**Zu lesender Auszug**
Baden-Württemberg:Kretschmann ist in der Corona-Krise gut gefahren

Winfried Kretschmann, Baden-Württemberg, Corona

Ministerpräsident Winfried Kretschmann hat sein Land unaufgeregt durch die Corona-Krise gebracht.

(Foto: dpa)

Die Regierung in Stuttgart hat das Land anständig durch die Corona-Krise gebracht. Auch wenn der grüne Ministerpräsident im Vergleich mit seinem zackigen Kollegen Söder manchmal etwas langsam wirkte.

Kommentar von Claudia Henzler, Stuttgart

Baden-Württembergs Ministerpräsident Winfried Kretschmann hat sich nach neun Jahren im Amt eine erstaunliche Eigenschaft bewahrt: Wird ihm eine Frage gestellt, dann bemüht er sich, eine ernsthafte und sinnvolle Antwort zu geben. Im Zweifel sagt er offen, dass er etwas nicht weiß und sich erst einmal informieren müsse.

Worthülsen sind seine Sache nicht, auch mit lustigen PR-Aktionen tut sich Deutschlands einziger grüner Ministerpräsident schwer. Es ist kaum vorstellbar, dass er wie sein bayerischer Kollege Markus Söder zum Flughafen fahren würde, um dort symbolisch ein paar Paletten mit chinesischen Schutzmasken in Empfang zu nehmen.

**Zu lösende Aufgabe**
Führen Sie den Kommentar über Kretschmanns Kurs in der Corona-Krise im Anschluss an dessen letzten Satz weiter.

**Angezeigte Zeilen**
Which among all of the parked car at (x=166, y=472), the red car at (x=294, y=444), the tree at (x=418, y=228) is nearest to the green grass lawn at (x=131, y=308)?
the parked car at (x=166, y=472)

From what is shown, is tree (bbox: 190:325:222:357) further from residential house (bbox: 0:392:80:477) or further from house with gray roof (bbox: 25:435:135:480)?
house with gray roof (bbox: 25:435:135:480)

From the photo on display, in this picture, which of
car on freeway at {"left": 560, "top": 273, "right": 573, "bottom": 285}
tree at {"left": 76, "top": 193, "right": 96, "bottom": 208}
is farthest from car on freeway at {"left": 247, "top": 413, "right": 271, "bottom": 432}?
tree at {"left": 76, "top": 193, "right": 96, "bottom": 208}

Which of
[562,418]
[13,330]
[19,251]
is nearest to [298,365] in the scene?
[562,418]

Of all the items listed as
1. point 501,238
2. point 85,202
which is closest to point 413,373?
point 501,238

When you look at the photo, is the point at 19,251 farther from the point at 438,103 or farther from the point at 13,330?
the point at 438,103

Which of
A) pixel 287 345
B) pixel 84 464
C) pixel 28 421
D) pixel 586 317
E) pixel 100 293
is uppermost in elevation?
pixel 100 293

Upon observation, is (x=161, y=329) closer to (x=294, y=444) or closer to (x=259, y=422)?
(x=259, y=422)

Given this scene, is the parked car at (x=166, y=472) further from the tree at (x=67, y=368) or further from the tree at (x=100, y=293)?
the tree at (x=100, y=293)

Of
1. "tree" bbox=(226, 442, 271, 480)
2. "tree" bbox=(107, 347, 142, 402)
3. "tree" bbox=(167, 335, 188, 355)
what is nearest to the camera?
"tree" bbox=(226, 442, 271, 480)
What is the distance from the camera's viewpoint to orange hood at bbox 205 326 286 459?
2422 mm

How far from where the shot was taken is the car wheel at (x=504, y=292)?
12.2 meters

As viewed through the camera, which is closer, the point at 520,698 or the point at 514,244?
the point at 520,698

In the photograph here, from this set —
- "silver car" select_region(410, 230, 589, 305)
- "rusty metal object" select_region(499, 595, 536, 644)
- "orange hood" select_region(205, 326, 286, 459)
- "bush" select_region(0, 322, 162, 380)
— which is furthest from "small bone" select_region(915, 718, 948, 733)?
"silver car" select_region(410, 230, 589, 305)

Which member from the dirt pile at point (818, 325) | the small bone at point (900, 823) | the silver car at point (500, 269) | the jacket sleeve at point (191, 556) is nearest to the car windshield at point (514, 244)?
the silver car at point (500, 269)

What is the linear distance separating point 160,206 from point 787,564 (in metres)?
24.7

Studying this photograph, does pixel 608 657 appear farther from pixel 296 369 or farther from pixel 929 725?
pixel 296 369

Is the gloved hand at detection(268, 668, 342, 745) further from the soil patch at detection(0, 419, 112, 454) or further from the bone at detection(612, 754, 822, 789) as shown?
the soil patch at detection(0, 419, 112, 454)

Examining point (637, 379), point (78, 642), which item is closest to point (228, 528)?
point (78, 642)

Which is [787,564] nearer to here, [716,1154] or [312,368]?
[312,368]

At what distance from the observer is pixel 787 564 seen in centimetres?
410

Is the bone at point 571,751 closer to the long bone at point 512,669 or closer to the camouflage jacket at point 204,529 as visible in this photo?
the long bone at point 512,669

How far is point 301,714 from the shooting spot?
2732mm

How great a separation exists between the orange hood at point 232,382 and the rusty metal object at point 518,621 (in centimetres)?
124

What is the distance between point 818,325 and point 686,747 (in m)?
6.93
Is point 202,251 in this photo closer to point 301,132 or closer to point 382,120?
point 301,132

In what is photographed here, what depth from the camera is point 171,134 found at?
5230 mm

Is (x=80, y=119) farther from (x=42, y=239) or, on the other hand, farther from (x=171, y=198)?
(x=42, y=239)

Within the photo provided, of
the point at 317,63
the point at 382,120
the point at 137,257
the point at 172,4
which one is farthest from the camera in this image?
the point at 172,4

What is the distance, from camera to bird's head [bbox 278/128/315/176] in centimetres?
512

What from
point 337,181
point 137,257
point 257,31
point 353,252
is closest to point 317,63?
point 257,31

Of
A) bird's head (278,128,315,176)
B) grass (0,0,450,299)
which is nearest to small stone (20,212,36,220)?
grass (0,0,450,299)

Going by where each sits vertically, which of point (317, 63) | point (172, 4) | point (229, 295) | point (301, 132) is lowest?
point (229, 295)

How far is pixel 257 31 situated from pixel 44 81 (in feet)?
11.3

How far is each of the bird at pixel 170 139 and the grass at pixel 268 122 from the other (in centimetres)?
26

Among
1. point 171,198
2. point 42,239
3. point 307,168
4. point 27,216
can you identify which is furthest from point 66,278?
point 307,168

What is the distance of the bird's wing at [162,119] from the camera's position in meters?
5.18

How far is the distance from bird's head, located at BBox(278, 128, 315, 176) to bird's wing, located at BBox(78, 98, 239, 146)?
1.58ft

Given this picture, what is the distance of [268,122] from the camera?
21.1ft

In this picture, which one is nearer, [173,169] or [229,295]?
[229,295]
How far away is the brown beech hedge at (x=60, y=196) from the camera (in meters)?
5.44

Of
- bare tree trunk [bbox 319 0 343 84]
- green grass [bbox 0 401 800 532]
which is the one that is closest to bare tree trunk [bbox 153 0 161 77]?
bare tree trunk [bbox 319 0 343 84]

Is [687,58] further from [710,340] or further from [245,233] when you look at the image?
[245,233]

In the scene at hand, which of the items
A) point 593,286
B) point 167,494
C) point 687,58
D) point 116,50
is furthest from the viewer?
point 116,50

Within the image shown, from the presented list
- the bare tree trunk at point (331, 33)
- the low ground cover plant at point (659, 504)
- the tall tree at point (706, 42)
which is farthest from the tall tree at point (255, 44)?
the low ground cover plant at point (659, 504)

**Antwort**
In der Corona-Krise hat Kretschmann wieder einmal bewiesen, dass er außerdem ein radikaler Pragmatiker ist, der sich von ideologischen Schlagworten nicht davon abhalten lässt, nach den Lösungen zu suchen, die Baden-Württemberg in seinen Augen am besten voranbringen. Viele Grüne waren entsetzt, als er sich für eine Autokaufprämie stark machte - und nicht wenige haben Kretschmanns Staatsministerium deshalb in den vergangenen Wochen mit Anrufen und Protestpost geflutet.

Kretschmann aber bleibt dabei, dass die Kaufprämie auch aus grüner Sicht vertretbar gewesen wäre. Die Automobilbranche mit ihren Zulieferern und Dienstleistern sei nun mal der letzte bedeutende Industriezweig, der in Deutschland produziert. Nur hier könne der Staat mit einem Instrument eine weitreichende und einigermaßen zielgerichtete Wirkung erzielen. Mit Subventionen für Waschmaschinen ließen sich dagegen kaum noch heimische Arbeitsplätze sichern.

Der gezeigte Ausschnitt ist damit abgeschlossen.